“Conventional image-sharing services don’t give photographers a fair deal,” said Citizenside editor-in-chief Philip Trippenbach. “If you take a photo and share it through a conventional sharing site, you could see that picture published around the world, and not get a cent in fees or even a named credit.”
After a citizen photographer (if we can call them that) uploads a photo to Zuu.li and ticks a box saying “scoop”, the Citizenside newsdesk, which is based in Paris, monitors the feed and seeks to license any newsworthy pictures.
Citizenside carries out picture verification to ensure a photograph of an exploding volcano, crashed plane or train on fire is authentic. The agency then tries to sell the photographs on, including to the agency AFP, which it has a relationship with. Trippenbach told Journalism.co.uk they are working on ways to improve the speed and process of verification and hoping to use the community.
The citizen photographer is paid 65 per cent of the money Citizenside sells the picture for if it is published in the same country where the picture was taken; the photographer gets 50 per cent if it appears in a different country.
Trippenbach told Journalism.co.uk that Citizenside will “fight to get credits” for photographers so they are named by news outlets publishing their newsworthy photos.
We cannot be responsible for the publishing practices of newspapers or websites that we have no control over. However, credits are very, very important and it is our objective to make sure every picture that is published will have a named credit.
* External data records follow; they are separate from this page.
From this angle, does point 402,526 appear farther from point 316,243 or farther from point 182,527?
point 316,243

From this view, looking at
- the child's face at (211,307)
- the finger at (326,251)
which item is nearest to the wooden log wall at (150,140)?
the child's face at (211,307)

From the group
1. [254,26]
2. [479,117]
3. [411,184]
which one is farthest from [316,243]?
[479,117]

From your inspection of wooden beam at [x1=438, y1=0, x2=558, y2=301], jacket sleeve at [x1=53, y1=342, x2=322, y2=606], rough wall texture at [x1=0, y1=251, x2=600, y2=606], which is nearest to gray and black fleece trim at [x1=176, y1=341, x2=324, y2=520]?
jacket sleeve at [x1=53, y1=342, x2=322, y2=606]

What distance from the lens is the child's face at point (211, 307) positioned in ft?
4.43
Zuu.li was due to be launched later this year but bosses decided to bring the beta launch forward after Twitpic, a photo sharing service, changed its terms and conditions resulting in some users believing Twitpic could sell on users’ photos without crediting or paying royalties to the person who took the picture. That took place shortly after Twitpic signed a deal with entertainment news agency WENN. Twitpic responded by apologising for any confusion and seeking to limit the damage to its brand by assuring users that the photographer always retains the copyright.
Android and iPhone apps are planned for Zuu.li, which will be launched after version two of Citizenside’s app, which will include a photo request service from editors looking for citizen journalists to provide specific photos.
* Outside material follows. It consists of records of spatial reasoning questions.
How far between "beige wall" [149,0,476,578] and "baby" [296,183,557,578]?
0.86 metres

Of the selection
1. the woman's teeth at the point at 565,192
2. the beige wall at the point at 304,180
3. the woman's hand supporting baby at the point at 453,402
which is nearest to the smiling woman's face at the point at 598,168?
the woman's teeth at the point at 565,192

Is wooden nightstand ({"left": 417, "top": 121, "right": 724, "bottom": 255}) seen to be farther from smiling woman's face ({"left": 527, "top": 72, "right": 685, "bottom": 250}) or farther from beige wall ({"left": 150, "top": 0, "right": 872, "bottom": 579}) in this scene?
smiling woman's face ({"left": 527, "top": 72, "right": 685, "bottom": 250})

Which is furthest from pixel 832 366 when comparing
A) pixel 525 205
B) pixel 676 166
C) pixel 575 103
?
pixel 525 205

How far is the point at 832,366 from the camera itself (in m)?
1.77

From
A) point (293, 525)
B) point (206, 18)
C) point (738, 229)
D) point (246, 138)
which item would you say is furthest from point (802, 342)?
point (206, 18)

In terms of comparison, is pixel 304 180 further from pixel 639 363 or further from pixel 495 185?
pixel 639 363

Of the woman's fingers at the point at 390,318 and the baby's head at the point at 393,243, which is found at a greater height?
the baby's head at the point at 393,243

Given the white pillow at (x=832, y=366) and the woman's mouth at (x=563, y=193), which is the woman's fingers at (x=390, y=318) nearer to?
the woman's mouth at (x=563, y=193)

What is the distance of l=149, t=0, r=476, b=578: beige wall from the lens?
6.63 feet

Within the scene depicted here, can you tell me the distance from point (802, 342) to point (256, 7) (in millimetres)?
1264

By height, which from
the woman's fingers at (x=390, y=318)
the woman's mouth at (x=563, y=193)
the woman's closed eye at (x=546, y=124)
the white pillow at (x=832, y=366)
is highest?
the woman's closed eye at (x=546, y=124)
Zuu.li launched on the same day as Twitter announced its photo sharing service. Trippenbach said it offers something different. “The thing that sets us a side is that we’re dedicated to a community of people who want to share images in a fair way,” he said.
“You take personal pictures and if you share them with your friends and contacts, you should be able to trust that they should stay personal. If you do want to see where they can go, see if they can get published and get paid for them then you should deal with the experts and Citizenside are the experts,” he said.